Exercise instructions:
Write what comes next in the passage on quark masses and the CKM mixing matrix, picking up after its final sentence.

Passage:

The masses and flavor mixing angles of six quarks are free parameters
in the standard electroweak model, but their values can directly or
indirectly be determined from a number of experiments \cite{PDG}. 
The fact that three quark masses in 
each (up or down) sector perform a strong hierarchy is a big puzzle 
to particle physicists, so is the hierarchy of three quark mixing 
angles. Theoretical attempts to solve the puzzle, e.g., those starting 
from supersymmetric grand unification 
theories or from superstring theories \cite{Ibanez}, are encouraging 
but have not proved to be very successful. Phenomenologically, the
common approach is to find out simple textures of quark mass matrices, 
from which a bridge between the hierarchy of quark mixing angles 
and that of quark masses can naturally be established \cite{Review}. 
The flavor symmetries hidden in such textures might finally provide us 
with useful hints towards the underlying dynamics responsible for 
the generation of quark masses and the origin of $CP$ violation. 

The Cabibbo-Kobayashi-Maskawa (CKM) quark mixing matrix $V$ arises 
from the mismatch between the diagonalization of the up-type quark 
mass matrix $M_{\rm U}$ and that of the down-type quark mass matrix 
$M_{\rm D}$ \cite{CKM}.

Data segment:
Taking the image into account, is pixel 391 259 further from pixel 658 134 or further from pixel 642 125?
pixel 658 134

Right answer:
Without loss of generality, one may arrange $M_{\rm U}$ 
and $M_{\rm D}$ to be Hermitian in the framework of the standard model 
or its extensions which have no flavor-changing right-handed 
currents \cite{FX99}. There exist two reciprocal ways to explore 
possible relations between the hierarchy of $V$ and that
of $M_{\rm U}$ and $M_{\rm D}$:

(a) Taking account of a specific texture of the Hermitian quark
mass matrix $M_{\rm U}$ or $M_{\rm D}$, which might result from
a new flavor symmetry and its explicit breaking or rely on some 
plausible theoretical arguments, one may do the unitary transformation
\begin{eqnarray}
O^\dagger_{\rm U} M_{\rm U} O_{\rm U} & = &
\left ( \matrix{
\delta_u	& 0	& 0 \cr
0 	& \delta_c	& 0 \cr
0	& 0	& \delta_t \cr} \right ) \; ,
\nonumber \\
O^\dagger_{\rm D} M_{\rm D} O_{\rm D} & = &
\left ( \matrix{
\delta_d	& 0	& 0 \cr
0 	& \delta_s	& 0 \cr
0	& 0	& \delta_b \cr} \right ) \; ,
%	(1)
\end{eqnarray}
where $\delta_i$ stands for the mass eigenvalue of the $i$-quark.
Then the CKM matrix $V$ is given as 
$V = O^\dagger_{\rm U} O_{\rm D}$, from which the quark mixing
angles can be expressed in terms of the ratios of quark masses
(and other unfixed parameters of $M_{\rm U}$ and $M_{\rm D}$).
This {\it normal} approach has extensively been discussed in the 
literature \cite{Review}.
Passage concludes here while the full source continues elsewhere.